Write out all of the material below line for line, changing nothing.

(Rows from a segmentation dataset)
>>>>
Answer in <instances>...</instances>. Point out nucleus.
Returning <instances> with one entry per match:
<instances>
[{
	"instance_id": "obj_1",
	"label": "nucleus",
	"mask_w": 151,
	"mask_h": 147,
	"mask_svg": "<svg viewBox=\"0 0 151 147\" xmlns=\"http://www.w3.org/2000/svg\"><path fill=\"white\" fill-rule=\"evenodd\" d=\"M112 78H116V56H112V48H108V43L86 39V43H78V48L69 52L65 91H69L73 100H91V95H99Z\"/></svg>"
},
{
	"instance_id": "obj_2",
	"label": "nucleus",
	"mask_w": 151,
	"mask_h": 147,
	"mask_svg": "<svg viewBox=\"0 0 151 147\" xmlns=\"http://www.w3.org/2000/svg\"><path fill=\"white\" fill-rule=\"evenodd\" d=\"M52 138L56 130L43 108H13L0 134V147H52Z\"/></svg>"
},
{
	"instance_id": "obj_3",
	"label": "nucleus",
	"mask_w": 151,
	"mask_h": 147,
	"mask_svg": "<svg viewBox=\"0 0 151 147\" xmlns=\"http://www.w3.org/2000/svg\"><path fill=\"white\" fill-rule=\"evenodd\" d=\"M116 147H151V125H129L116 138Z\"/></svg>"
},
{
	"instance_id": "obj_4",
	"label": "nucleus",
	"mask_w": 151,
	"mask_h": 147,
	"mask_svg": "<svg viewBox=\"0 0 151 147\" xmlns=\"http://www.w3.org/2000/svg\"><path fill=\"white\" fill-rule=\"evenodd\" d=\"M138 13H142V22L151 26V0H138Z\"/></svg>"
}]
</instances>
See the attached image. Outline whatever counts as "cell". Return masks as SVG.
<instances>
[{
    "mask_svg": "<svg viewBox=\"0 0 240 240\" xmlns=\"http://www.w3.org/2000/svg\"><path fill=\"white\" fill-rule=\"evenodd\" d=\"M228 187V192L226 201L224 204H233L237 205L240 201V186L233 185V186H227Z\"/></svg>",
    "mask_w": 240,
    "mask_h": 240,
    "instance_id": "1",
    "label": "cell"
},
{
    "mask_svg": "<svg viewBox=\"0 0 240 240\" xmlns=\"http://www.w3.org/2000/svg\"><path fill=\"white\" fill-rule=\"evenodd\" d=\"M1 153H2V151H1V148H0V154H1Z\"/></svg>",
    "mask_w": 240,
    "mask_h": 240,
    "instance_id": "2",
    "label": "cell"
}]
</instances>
<<<<
- [OUTPUT OF THE TASK]:
Answer in <instances>...</instances>. Point out nucleus.
Returning <instances> with one entry per match:
<instances>
[{
	"instance_id": "obj_1",
	"label": "nucleus",
	"mask_w": 151,
	"mask_h": 147,
	"mask_svg": "<svg viewBox=\"0 0 151 147\" xmlns=\"http://www.w3.org/2000/svg\"><path fill=\"white\" fill-rule=\"evenodd\" d=\"M112 78H116V56H112V48H108V43L86 39V43H78V48L69 52L65 91H69L73 100H91V95H99Z\"/></svg>"
},
{
	"instance_id": "obj_2",
	"label": "nucleus",
	"mask_w": 151,
	"mask_h": 147,
	"mask_svg": "<svg viewBox=\"0 0 151 147\" xmlns=\"http://www.w3.org/2000/svg\"><path fill=\"white\" fill-rule=\"evenodd\" d=\"M52 138L56 130L43 108H13L0 134V147H52Z\"/></svg>"
},
{
	"instance_id": "obj_3",
	"label": "nucleus",
	"mask_w": 151,
	"mask_h": 147,
	"mask_svg": "<svg viewBox=\"0 0 151 147\" xmlns=\"http://www.w3.org/2000/svg\"><path fill=\"white\" fill-rule=\"evenodd\" d=\"M116 147H151V125H129L116 138Z\"/></svg>"
},
{
	"instance_id": "obj_4",
	"label": "nucleus",
	"mask_w": 151,
	"mask_h": 147,
	"mask_svg": "<svg viewBox=\"0 0 151 147\" xmlns=\"http://www.w3.org/2000/svg\"><path fill=\"white\" fill-rule=\"evenodd\" d=\"M138 13H142V22L151 26V0H138Z\"/></svg>"
}]
</instances>
See the attached image. Outline whatever counts as "cell". Return masks as SVG.
<instances>
[{
    "mask_svg": "<svg viewBox=\"0 0 240 240\" xmlns=\"http://www.w3.org/2000/svg\"><path fill=\"white\" fill-rule=\"evenodd\" d=\"M228 187V192L226 201L224 204H233L237 205L240 201V186L233 185V186H227Z\"/></svg>",
    "mask_w": 240,
    "mask_h": 240,
    "instance_id": "1",
    "label": "cell"
},
{
    "mask_svg": "<svg viewBox=\"0 0 240 240\" xmlns=\"http://www.w3.org/2000/svg\"><path fill=\"white\" fill-rule=\"evenodd\" d=\"M1 153H2V151H1V148H0V154H1Z\"/></svg>",
    "mask_w": 240,
    "mask_h": 240,
    "instance_id": "2",
    "label": "cell"
}]
</instances>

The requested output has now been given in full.